Extracted information:
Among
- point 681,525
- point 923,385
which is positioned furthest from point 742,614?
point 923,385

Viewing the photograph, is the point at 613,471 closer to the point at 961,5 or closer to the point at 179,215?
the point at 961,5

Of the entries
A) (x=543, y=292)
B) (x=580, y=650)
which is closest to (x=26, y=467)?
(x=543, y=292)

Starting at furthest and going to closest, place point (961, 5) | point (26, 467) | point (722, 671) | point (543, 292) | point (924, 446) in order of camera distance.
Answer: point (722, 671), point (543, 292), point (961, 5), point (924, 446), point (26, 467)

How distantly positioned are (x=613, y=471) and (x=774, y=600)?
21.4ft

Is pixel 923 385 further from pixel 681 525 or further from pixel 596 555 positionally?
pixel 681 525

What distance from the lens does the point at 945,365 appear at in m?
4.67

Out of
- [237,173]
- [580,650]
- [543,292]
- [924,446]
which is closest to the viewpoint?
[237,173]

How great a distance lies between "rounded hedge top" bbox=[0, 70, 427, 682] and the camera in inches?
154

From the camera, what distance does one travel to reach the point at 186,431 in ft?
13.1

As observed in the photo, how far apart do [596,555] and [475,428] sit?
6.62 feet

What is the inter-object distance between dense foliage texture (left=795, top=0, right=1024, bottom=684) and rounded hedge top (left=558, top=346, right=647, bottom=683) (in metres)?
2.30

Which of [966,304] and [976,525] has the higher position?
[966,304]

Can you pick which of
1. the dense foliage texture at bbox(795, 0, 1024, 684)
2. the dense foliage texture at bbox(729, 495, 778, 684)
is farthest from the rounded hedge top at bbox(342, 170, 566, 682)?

Set task: Extract the listing in its entirety, matching it exactly.

Expected answer:
Among
- point 681,525
- point 923,385
which is positioned furthest from point 742,614?
point 923,385

Viewing the photograph, is the point at 613,471 closer to the point at 961,5 or closer to the point at 179,215?
the point at 961,5

Of the entries
A) (x=543, y=292)
B) (x=580, y=650)
which is closest to (x=26, y=467)?
(x=543, y=292)

Starting at furthest and going to closest, place point (961, 5) | point (26, 467) | point (722, 671) | point (543, 292) | point (924, 446) in order of camera distance.
Answer: point (722, 671), point (543, 292), point (961, 5), point (924, 446), point (26, 467)

How distantly positioned are (x=613, y=471) and (x=774, y=600)?
21.4ft

Is pixel 923 385 further from pixel 681 525 or further from pixel 596 555 positionally?
pixel 681 525

What distance from the lens does the point at 945,365 appear at in m?
4.67

Out of
- [237,173]
- [580,650]
- [543,292]
- [924,446]
which is closest to the viewpoint?
[237,173]

How great a distance lies between "rounded hedge top" bbox=[0, 70, 427, 682] and the camera in inches?
154

From the camera, what distance does one travel to reach the point at 186,431 in ft?
13.1

As observed in the photo, how far apart do [596,555] and [475,428] sit?
6.62 feet

What is the inter-object distance between dense foliage texture (left=795, top=0, right=1024, bottom=684) and rounded hedge top (left=558, top=346, right=647, bottom=683) (in metres)?
2.30

Which of [966,304] and [976,525] has the higher position?
[966,304]

Can you pick which of
1. the dense foliage texture at bbox(795, 0, 1024, 684)
2. the dense foliage texture at bbox(729, 495, 778, 684)
is farthest from the rounded hedge top at bbox(342, 170, 566, 682)?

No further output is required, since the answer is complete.